Когда Бальдазар выписался из больницы, то был совсем другим человеком, — по крайней мере, образ Ариадны Сиагрис больше не тревожил его разум. Вернувшись домой, он уселся в деревянное кресло-качалку и проследил взглядом за плавными линиями земляных стен кухни, где они переходили в стены атриума, а затем его глаза остановились на одиноком стволе авокадо. Его загипсованная от локтя до запястья правая рука висела на перевязи, а тело под рубашкой было обмотано бинтами, словно у египетской мумии, удерживая на местах переломанные ребра. Однажды вечером примерно через неделю — «период траура», как он позже называл это время — Бальдазар очутился в самой дальней и глубокой комнате в конце коридора, ведущего к новому атриуму, где он планировал посадить лимонное дерево. А может и айву. В воздухе витало сверхъестественное спокойствие. Земля словно дышала с ним в унисон, дышала для него одного.
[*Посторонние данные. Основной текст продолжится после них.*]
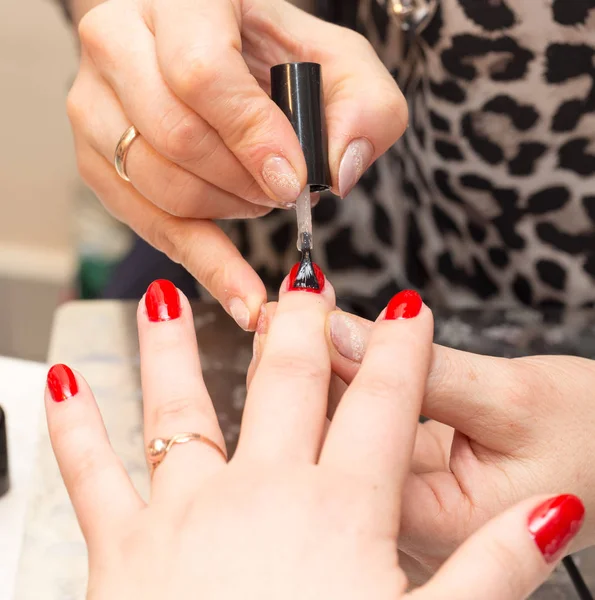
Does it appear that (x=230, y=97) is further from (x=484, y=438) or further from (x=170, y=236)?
(x=484, y=438)

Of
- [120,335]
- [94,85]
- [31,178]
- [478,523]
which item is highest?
[94,85]

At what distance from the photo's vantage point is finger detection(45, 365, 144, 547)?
388 mm

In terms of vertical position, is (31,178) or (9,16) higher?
(9,16)

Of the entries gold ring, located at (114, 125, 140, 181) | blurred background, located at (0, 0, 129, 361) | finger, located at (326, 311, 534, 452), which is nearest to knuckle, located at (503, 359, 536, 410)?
finger, located at (326, 311, 534, 452)

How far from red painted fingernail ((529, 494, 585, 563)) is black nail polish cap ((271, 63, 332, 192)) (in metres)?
0.28

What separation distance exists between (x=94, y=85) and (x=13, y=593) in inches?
16.1

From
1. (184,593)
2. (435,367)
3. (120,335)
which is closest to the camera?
(184,593)

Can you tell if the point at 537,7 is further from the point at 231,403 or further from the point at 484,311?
the point at 231,403

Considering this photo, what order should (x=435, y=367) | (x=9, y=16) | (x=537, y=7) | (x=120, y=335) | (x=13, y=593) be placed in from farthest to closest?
(x=9, y=16) < (x=120, y=335) < (x=537, y=7) < (x=13, y=593) < (x=435, y=367)

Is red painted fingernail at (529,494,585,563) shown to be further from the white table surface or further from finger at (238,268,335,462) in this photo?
the white table surface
Тогда он внезапно снова увидел, как все должно быть. Образы, сменяя друг друга, проносились перед глазами, появляясь и исчезая на стене, как движущиеся картинки Эдисона Он увидел принадлежащий ему семидесятиакровый заповедник, единственный в своем роде лабиринт с прудами, где плещется рыба, с тянущимися из-под земли к небу садами, но и это еще не все: с сувенирной лавкой и итальянским рестораном в подземных гротах, и паркингом для экипажей и автомобилей постоянных клиентов, которые станут стекаться сюда, чтобы посмотреть, что еще новенького успел изобрести Бальдазар за прошедшее время. Видение было столь цельным, реальным и настолько более ясным, чем всякие чертежи и проекции, что просто заворожило его. Он еще молод, скоро поправится и, несмотря на то, что у него впереди долгий путь, сейчас он отчетливо видел, куда ему идти. «Подземные сады Бальдазара Форестьере», — мысленно произнес он, словно пробуя имя на вкус, затем проговорил вслух:
— Подземные сады Бальдазара Форестьере.
Стоя в окутавшей его тишине подземелья, он вытянул вперед руку — левую руку — ладонью вниз, словно благословляя это место. А затем, поначалу неуклюже, но со все возрастающей ловкостью и сноровкой, начал копать.